The network expressed particular discontent with a presentation by pornographic film star Devinn Lane. Longwell said while several other schools had invited porn stars to campus this year, only Yale had an adult film sponsor — Wicked Pictures.

“What made Yale unique was that they had an event sponsored by a porn company,” Longwell said. “That really surpassed what everyone else had done.”

The network said Professor Naomi Rogers’ lecture on the history of the vibrator was also an outrage. With Yale faculty participating in Sex Week, the network said it demonstrated the administration’s acceptance of such behavior.

“Handing out vibrators to people, professors lecturing on the history of the vibrator, that just illustrates the school’s complicity with the whole event,” Longwell said.

The group also criticized Yale for what it characterized as the event’s commercialization. Wicked Pictures paid for Devinn’s stay as well as a party at Sigma Phi Epsilon and shirts for the event, Rubenstein said. Doc Johnson Sex Toys also gave away vibrators during Rogers’ lecture.

But Rubenstein said the promotional element to the week was small.

The future of Sex Week may include inviting more relationship therapists, and a “diversity of speakers from all different backgrounds and professions,” including more adult film stars, he said.

“I already know that there are other porn stars that want to come to speak.
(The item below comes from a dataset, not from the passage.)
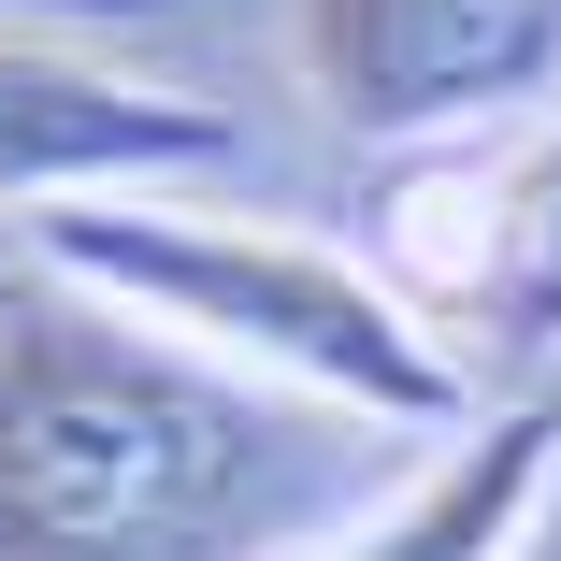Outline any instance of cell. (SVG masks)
Listing matches in <instances>:
<instances>
[{"label": "cell", "instance_id": "6da1fadb", "mask_svg": "<svg viewBox=\"0 0 561 561\" xmlns=\"http://www.w3.org/2000/svg\"><path fill=\"white\" fill-rule=\"evenodd\" d=\"M302 432L116 302H0V561H260Z\"/></svg>", "mask_w": 561, "mask_h": 561}, {"label": "cell", "instance_id": "7a4b0ae2", "mask_svg": "<svg viewBox=\"0 0 561 561\" xmlns=\"http://www.w3.org/2000/svg\"><path fill=\"white\" fill-rule=\"evenodd\" d=\"M30 245L58 288L116 302L130 331L245 375V389H317L331 417H375V432H476V375L461 346L346 245L274 231V216H187L159 187L130 202H58L30 216Z\"/></svg>", "mask_w": 561, "mask_h": 561}, {"label": "cell", "instance_id": "3957f363", "mask_svg": "<svg viewBox=\"0 0 561 561\" xmlns=\"http://www.w3.org/2000/svg\"><path fill=\"white\" fill-rule=\"evenodd\" d=\"M288 58L331 130L461 145L561 87V0H288Z\"/></svg>", "mask_w": 561, "mask_h": 561}, {"label": "cell", "instance_id": "277c9868", "mask_svg": "<svg viewBox=\"0 0 561 561\" xmlns=\"http://www.w3.org/2000/svg\"><path fill=\"white\" fill-rule=\"evenodd\" d=\"M231 159H245L231 101L116 72L44 15H0V202L58 216V202H130L159 173H231Z\"/></svg>", "mask_w": 561, "mask_h": 561}, {"label": "cell", "instance_id": "5b68a950", "mask_svg": "<svg viewBox=\"0 0 561 561\" xmlns=\"http://www.w3.org/2000/svg\"><path fill=\"white\" fill-rule=\"evenodd\" d=\"M389 288L432 331H490L504 360L561 346V101L490 145V159H432L389 202Z\"/></svg>", "mask_w": 561, "mask_h": 561}, {"label": "cell", "instance_id": "8992f818", "mask_svg": "<svg viewBox=\"0 0 561 561\" xmlns=\"http://www.w3.org/2000/svg\"><path fill=\"white\" fill-rule=\"evenodd\" d=\"M547 490H561V403H504V417H476L446 446L432 476H403L375 518L317 533L302 561H518Z\"/></svg>", "mask_w": 561, "mask_h": 561}]
</instances>
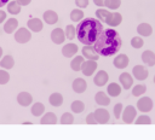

I’m not going to prevent them from coming,” Rubenstein said, “I’m not going to skew [the week’s events] to be more conservative.”

Longwell said Sex Week and the other “outrages” cited by the network are part of a larger problem in U.S. colleges.

“I don’t think there’s specific reasons for these abuses,” Longwell said. “It’s part of an overall decline in educational standards and that really contributes to students not taking some of these larger life questions more seriously.”

Since Yale’s first Sex Week two years ago, publications including the Atlantic Monthly, the Christian Science Monitor, Hustler, and Men’s Health have all written articles about it.